# WiFi Connectivity Issues with Pace 4111n Modem/Router



## PhantomRaven13 (Aug 13, 2014)

Hey everyone,
I'd really appreciate any help you guys can give on the issue...I'm at my wits end at this point...









So anyway, about a month ago my old 2wire modem pretty much kicked the bucket for good (after about 4 years of more or less dedicated service with the occasional hiccup here and there, I was kind of saddened yet relieved) and I was left without internet for a few days. I contacted my ISP with the issue, and after a bunch of failed restart attempts on their end (I told them the damn thing was dead already, but they were insistent on making sure I wasn't bs'ing them) they finally relented and decided to send me their new Pace 4111n router/modem.

A few days later, low and behold, I had a new Pace and guess what? IT HAD WIFI!!









The reason why this came as such an interesting surprise was because my old 2Wire that my ISP had originally provided us with was simply a modem with no router/wifi capabilities on it. In order to bypass the lack of Wifi, I had to purchase a Netgear N300 router and had it hooked up to the 2Wire for years with no connectivity issues.
Anyway, with the new Pace in hand, I put my old Netgear away and plugged the new baby in....and here is where things kinda went downhill....
Now...my old set up was kinda strange...I used to have the 2Wire modem hooked up to the Netgear router and in between had a Grandstream HT502 Voip phone adapter plugged in (we have the need in my household for long distance phone service, and in order to have a more economical option, purchased a separate service with a different company that provided the Grandstream. I should mention that the set up we use to have was put in place by someone from the company, and that I had no hand in putting it together that way). For years, this set up worked fine with no issues, but as soon as the Pace 4111n came into play with the Grandstream in tow behind it, my Wifi connectivity basically went down the crapper.

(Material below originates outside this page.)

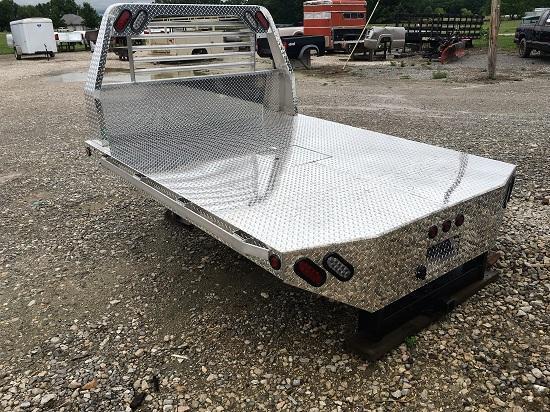 Aluminum Replacement Flatbed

After about a week with random signal drops and Wifi connection issues, I decided to call my ISP back and describe the situation to them. What has followed since then has been a ridiculous back and forth with various "technical support" people basically insisting in guiding me through the typical reset process of the Pace, different variations of "just unplug it from your power source for a bit and see if that works," or my favorite "just get a longer cable and keep the Grandstream and the Pace far away from each other so that the Grandstream doesn't interfere with the WiFi radio signal." 
Now please, keep in mind that I pretty much had already tried ALL of this (and more) prior to speaking with "technical support" and the fact that that's basically all the advice they've been able to offer is just dismaying.

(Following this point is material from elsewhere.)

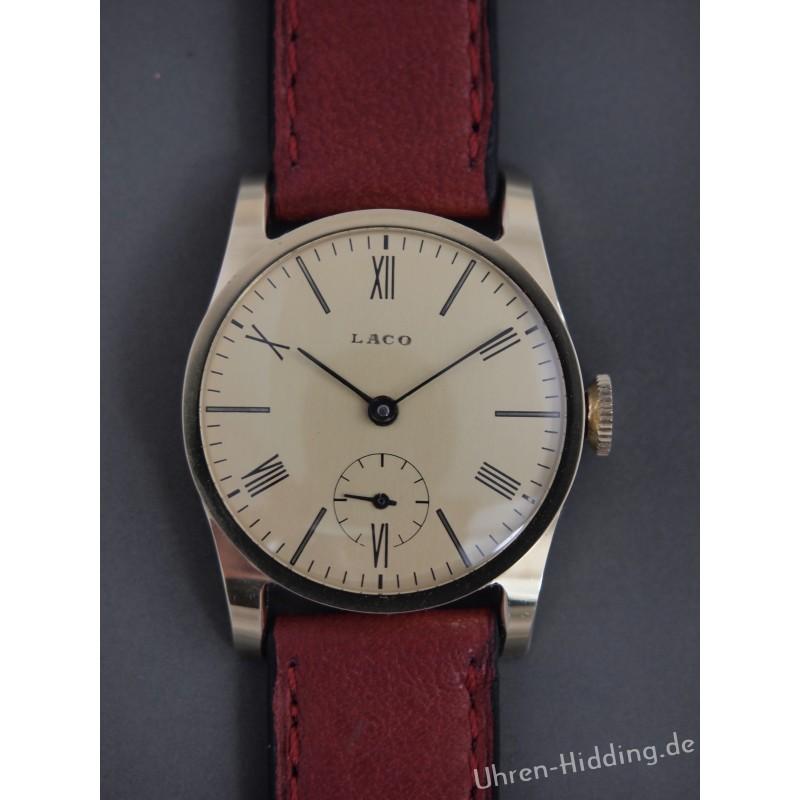 Laco wrist-watch Cal. 526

So here I am, turning to the net for help on this matter...hope someone out there has something better than "unplug and replug and see if that works" to offer in terms of help.

-PhantomRaven

P.S- A couple of other specifying notes for those who might need some more info on the subject:

-After my last conversation with tech support, which happened today, I finally got someone to guide me through fiddling around with the Pace. We managed to change the Wireless Channel to Ch 11 on a 20MHz range along with confirming the connection type as a PPP0E setting. So far, I've had no issues, but right after I hung up with them, I had to revert to my old system of disconnecting from the WiFi and reconnecting in order to get my signal working again.

-My doggy Wifi issues usually would start like this: I'd start up my laptop (which is set up to log in to my home WiFi signal automatically) and right away, I'd notice the typical yellow triangle symbol over the network icon indicating "limited or no connectivity." At this point, I would usually have to disconnect and then reconnect to start it working again. This would usually keep it working for a couple of hours, sometimes less, at which point after I would have to disconnect from WiFi and then connect again. Sometimes the network icon symbol wouldn't even show anything was wrong, yet Firefox would fail to load anything and would just give me a "This website has timed out" or "This page is taking too long to load" page instead.

-My original investigation of the issue had me suspecting that perhaps it was my laptop that was the problem. I use a Toshiba Satellite Pro to connect to my WiFi and do several things on it, but after getting several other people in my household to connect on their various devices (ranging from everything from HP laptops, to Kindle, to even an Ipod touch at one point), the problem persisted on their end as well.

-At any one time, the most devices connected to our WiFi are usually only three at most....most days its only just one.

-All devices used, with the exception of the Ipod Touch, run on Windows 7 and are up to date as far as I'm aware.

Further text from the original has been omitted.